Mailing List Archive

journalled data CFS understanding
I've been thinking about the issues with clustered journalled-data
file systems.

In GFS, the intent is to handle all pages in the file as versions of
the data represented by a generation number in the dinode. This
version will need to be a 64 bit value, as each write to a file could
potentially update the version.

In the event of a multiple failure, it is believed that replay of the
failed nodes can be done sequentially, independantly without merging
the logs. The belief is each log record can be compared to the
on-disk dinode version, and the data blocks in the log applied only if
needed. I think this works if, and only if -all- dirty blocks in a
file are flushed to disk before the block is transferred to another
node. A log flush alone will not suffice. This will have awkward
performance, as it effectively removes the efficacy of locking
individual blocks, and sending them individually.

Am I missing something?

Perhaps it is necessary to have a global dinode generation, and
then per-journal generations. This way, recovery can know that
the dinode is up to date to global generation X, but that the
data for this journal is only good through M.

-dB
Re: journalled data CFS understanding [ In reply to ]
On Thu, Jan 27, 2000 at 06:46:04PM -0800, David Brower wrote:
> In the event of a multiple failure, it is believed that replay of the
> failed nodes can be done sequentially, independantly without merging
> the logs. The belief is each log record can be compared to the
> on-disk dinode version, and the data blocks in the log applied only if
> needed. I think this works if, and only if -all- dirty blocks in a
> file are flushed to disk before the block is transferred to another
> node. A log flush alone will not suffice. This will have awkward
> performance, as it effectively removes the efficacy of locking
> individual blocks, and sending them individually.
>
> Am I missing something?

No, that's right.

In the current versions of GFS there is only one lock per inode, so all the
file's dirty blocks must be flushed to disk anyway.

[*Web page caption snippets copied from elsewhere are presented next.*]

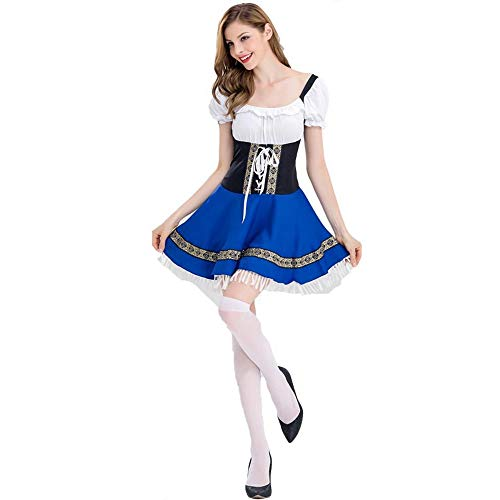 Kostüm Barkeeper Halloween - Yunfeng Hexenkostüm Damen Halloween-Kostüm Frau Bier Kleid Barkeeper Kleid Dienstmädchen Kostüm Overall Party Kostüm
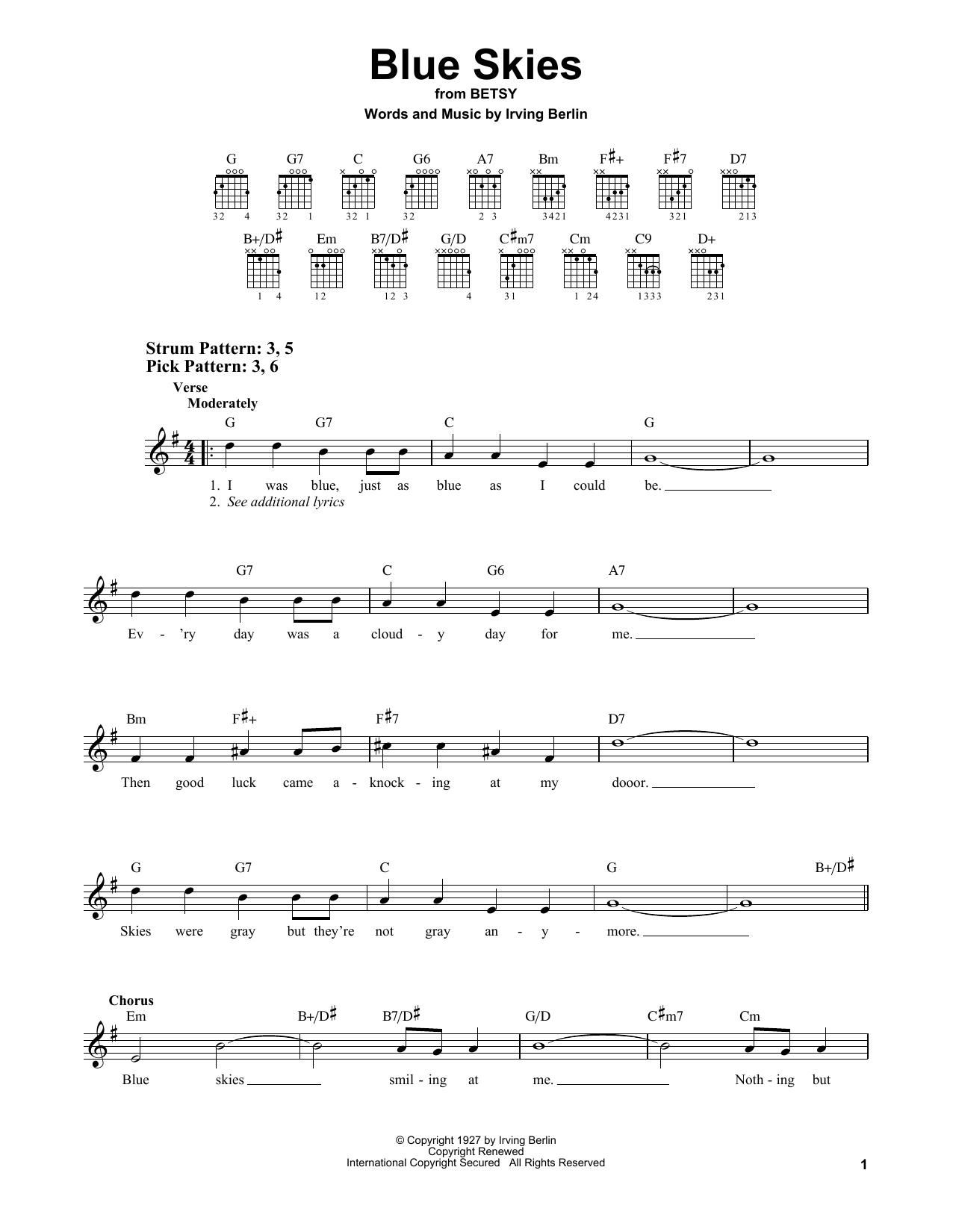 Blue Skies (Easy Guitar)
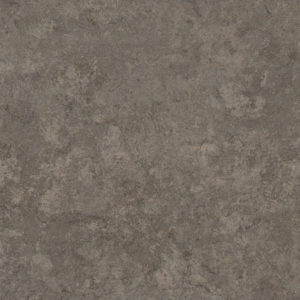 Amorim Wise Stone Pure Concrete Urban AH9E001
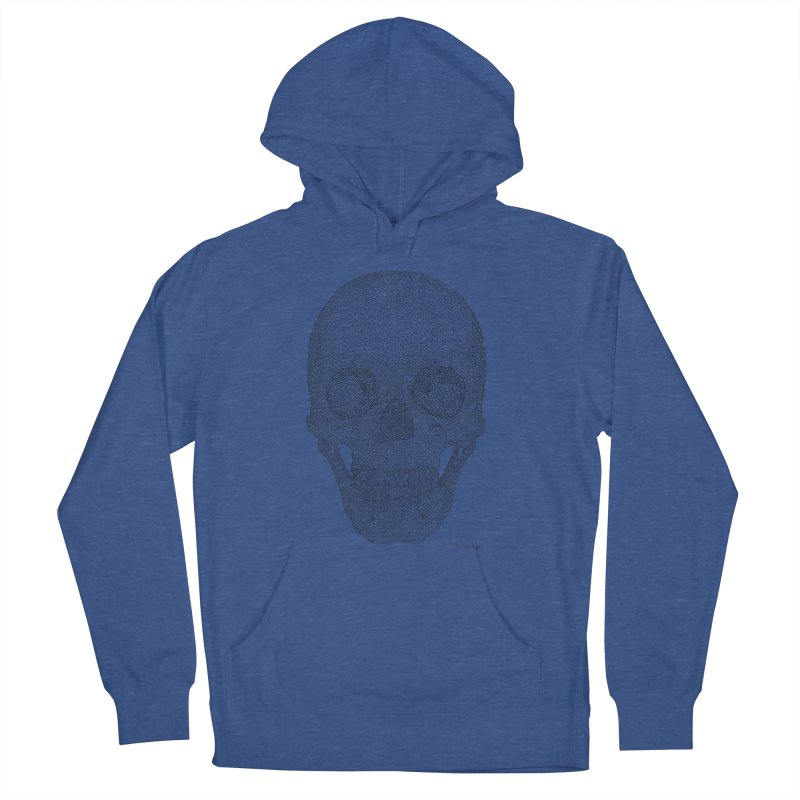 Skull (Black) - One Continuous Line Men's Pullover Hoody by Daniel Dugan's Artist Shop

Multiple locks per inode can't be easily done with Dlock. It's only just
recently (because of the Cluster Workshop) that we've been looking a DLM-style
locking interface in GFS. GFS has locking modules and that is enough to use
a DLM, but we're only just looking at changing the interface to really take
advantage of all its nifty properties.

It's possible to put a generation number in every block of metadata. Metadata
blocks in the same file, but with different locks, could be passed back and
forth without flushing the whole file. This fixes much of the problem.
(Expanding the generation number concept when doing data journaling isn't
something we've totally explored yet.)

There are a couple of reasons we haven't put a generation number in all the
metadata yet, though. The first is just the simple reason that it involves
a lot of code changes. We've been concentrating on getting the stuff we
already have to work.

The bigger issue is that any piece of metadata that has a generation number
is fairly permanently stuck on disk. The problem is you can't deallocate,
say a indirect block with a generation number, and reuse it as a datablock
until all references to that indirect block are out of the active regions of
all journals in the cluster. As long a reference to that block is in any
client's active journal, it's possible that the generation number will be
needed to do recovery. Overwriting it with data could be bad.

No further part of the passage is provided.